在data.table的一列中,我有重复的元素。我想在每个组中连续重命名这些,以便我可以使用dcast功能。让我用以下例子解释:
DT <- data.table(v1 = letters[c(1,rep(4,3),10,1,rep(7,3),1,10,12)],
v2=month.abb[1:12],
v3=c("AV",rep("SINGLE",3),"DAT","AV",rep("SINGLE",3),"AV","DAT","R"),
v4 = c(3L, 2L, 2L, 5L, 4L, 3L,6L,11L,1L,7L,12L,20L))
DT
# I Want to create a new variable,"newv" where the factor,"SINGLE" in the variable (v3)

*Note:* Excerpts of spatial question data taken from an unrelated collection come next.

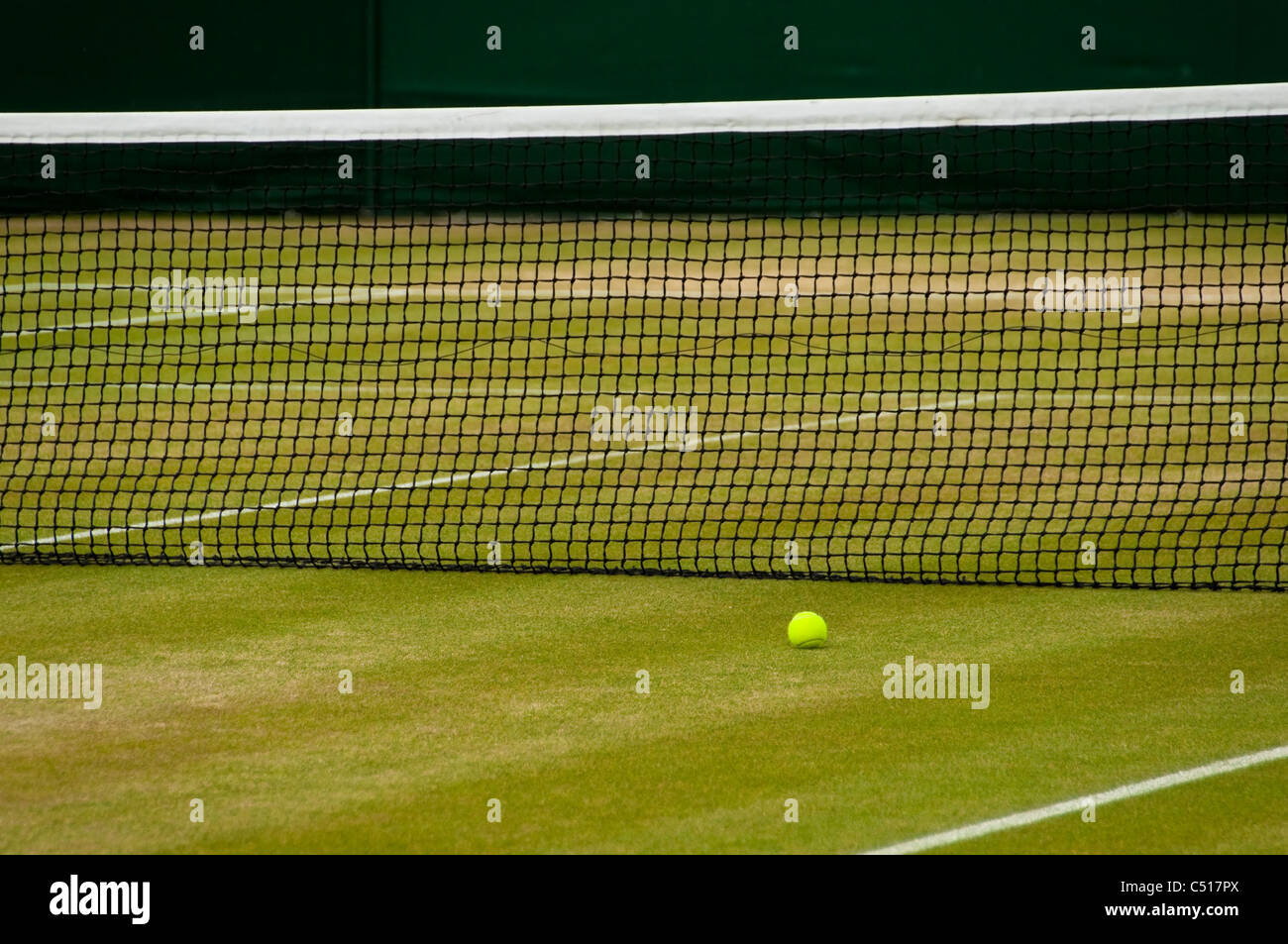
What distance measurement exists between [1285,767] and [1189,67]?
20.8 metres

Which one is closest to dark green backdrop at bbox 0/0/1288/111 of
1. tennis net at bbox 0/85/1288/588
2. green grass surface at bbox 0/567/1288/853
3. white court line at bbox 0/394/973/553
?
tennis net at bbox 0/85/1288/588

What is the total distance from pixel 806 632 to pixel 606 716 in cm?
125

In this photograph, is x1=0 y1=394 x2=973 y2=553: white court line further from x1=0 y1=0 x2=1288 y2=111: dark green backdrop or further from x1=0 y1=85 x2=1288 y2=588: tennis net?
x1=0 y1=0 x2=1288 y2=111: dark green backdrop

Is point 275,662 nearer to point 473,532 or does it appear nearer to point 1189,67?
point 473,532

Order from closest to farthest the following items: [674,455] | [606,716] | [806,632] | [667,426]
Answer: [606,716] < [806,632] < [674,455] < [667,426]

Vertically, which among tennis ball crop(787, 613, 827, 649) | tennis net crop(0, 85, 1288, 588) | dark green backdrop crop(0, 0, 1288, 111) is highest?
dark green backdrop crop(0, 0, 1288, 111)

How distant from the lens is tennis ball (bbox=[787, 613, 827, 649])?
7402mm

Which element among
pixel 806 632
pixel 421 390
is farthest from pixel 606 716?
pixel 421 390

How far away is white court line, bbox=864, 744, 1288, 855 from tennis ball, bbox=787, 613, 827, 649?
185cm

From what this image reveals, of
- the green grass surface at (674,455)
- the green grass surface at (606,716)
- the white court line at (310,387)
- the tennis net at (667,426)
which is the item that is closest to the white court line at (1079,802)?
the green grass surface at (606,716)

# to be named sequentially with the first letter as 's' followed by an integer
## unsuccessful attempt
#DT[v3 == SINGLE", newv:= for (i in 1:.N) {paste0('s',i)}, by="v1"]
# What I want is the following data table
DT1 <- data.table(v1 = letters[c(1,rep(4,3),10,1,rep(7,3),1,10,12)],
v2=month.abb[1:12],
v3=c("AV",rep("SINGLE",3),"DAT","AV",rep("SINGLE",3),"AV","DAT","R"),
v4 = c(3L, 2L, 2L, 5L, 4L, 3L,6L,11L,1L,7L,12L,20L),
newv=c("AV","s1","s2","s3","DAT","AV","s1","s2","s3","AV","DAT","R"))
DT1
# Now proceeding with dcast
dt2<-DT1[,`:=`('v2'=NULL,'v3'=NULL)] # to get the right shape in the final result
dcast.data.table(dt2,v1~newv,value.var="v4")
#Aggregate function missing, defaulting to 'length'
# Instead of the length, I would like to have the values from variable "v4"
# How do I get that?
基本上,我没有成功实现我的目标:(1)用顺序字符串重命名公共因子“SINGLE”和(2)重新整形数据表以获得重命名的字符串s1到s3作为列带有“v4”值的标题出现在表格中。
我很感激能得到的任何帮助。使用data.table或dplyr / tidyr。